We live in an era where many good jobs are disappearing, but not for electricians. In fact, the field of the electrical worker is brighter than ever.  The Bureau of Labor and Statistics estimates that electricians will enjoy a 20% increase in employment between 2012 and 2022. By contrast, the BLS only estimated 11% growth for other occupations. 


12. Electrical Work is Varied 


If you like every day to be different, you will love life as an electrician. You are always traveling to new locations, meeting new people, and working on different kinds of tasks. All this novelty has contributed to electricians experiencing increased life satisfaction, which can be translated to more professional satisfaction as well. 


13. You Use a Wide Range of Tools


When you work with electricity, you can find yourself working with the standard tools like screwdrivers and wire cutters, but you also have specialized tools that make your job easier and safer. 

Ammeters: These tools measure electrical currents in a circuit in units called amperes.

Ohmmeters: The opposition to an electrical current is known as electrical resistance. An ohmmeter measures this resistance. 

Voltmeters: These tools measure the voltage that is passing between points. 

Oscilloscopes: This tool measures on a graph how voltage rises and falls over specific periods of time. 

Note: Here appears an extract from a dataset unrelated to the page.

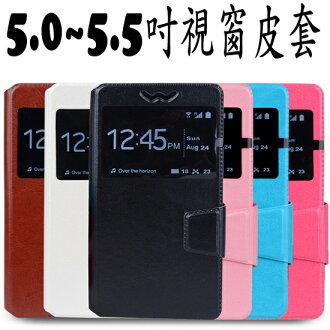 【5.0~5.5吋】Sharp AQUOS PHONE Xx 203SH/TWM Amazing A6/vivo Xshot 共用萬用視窗皮套/側翻保護套/側開皮套/軟殼/支架斜立展示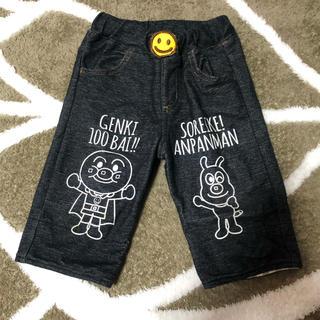 アンパンマン - アンパンマン ズボン 95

14. Being an Electrician is an Excellent Career Choice 

By now we have covered the higher income that electrical workers have to look forward to, the varied schedule, the social aspect of the job, and the immense opportunities for growth. This makes the trade of electrician one of the best in terms of longevity and job satisfaction. 

Aside from all the perks, there is the joy of knowing that you are helping so many people keep the lights and heat on and letting them enjoy all of technology’s wonders and innovations. Without electricians, the world would be a very different place. 

So not only do you have a great job to look forward to, you also get the warm feeling that comes with helping others. 

15. You Can Become an Electrician Quickly 

You can become an electrician starting today by finding an apprenticeship in your local area. Search for organizations and associations near you, as many can point you in the right direction. You are almost guaranteed to make some excellent connections by following this path. By nurturing those connections, you may find yourself pursuing an advanced course that gives you access to hands-on training beginning nearly right away. 

There is no time like the present to get started. Find an apprenticeship program near you and start on the amazing career of the electrician.


Call Our Electricians to Learn More 

At Schlumbrecht’s Electric, we proudly serve the New Orleans area with our solid work ethic and desire to do a job well done for clients of all types. If you have questions about being an electrician, we will be proud to answer your question

If you need electrical work in and around the New Orleans area, we have trained and experienced electrical specialists who can diagnose problems, alter and repair wiring and components, and take care of any electrical projects that you may have, from wiring and lighting to security systems and more. Call now for a free estimate.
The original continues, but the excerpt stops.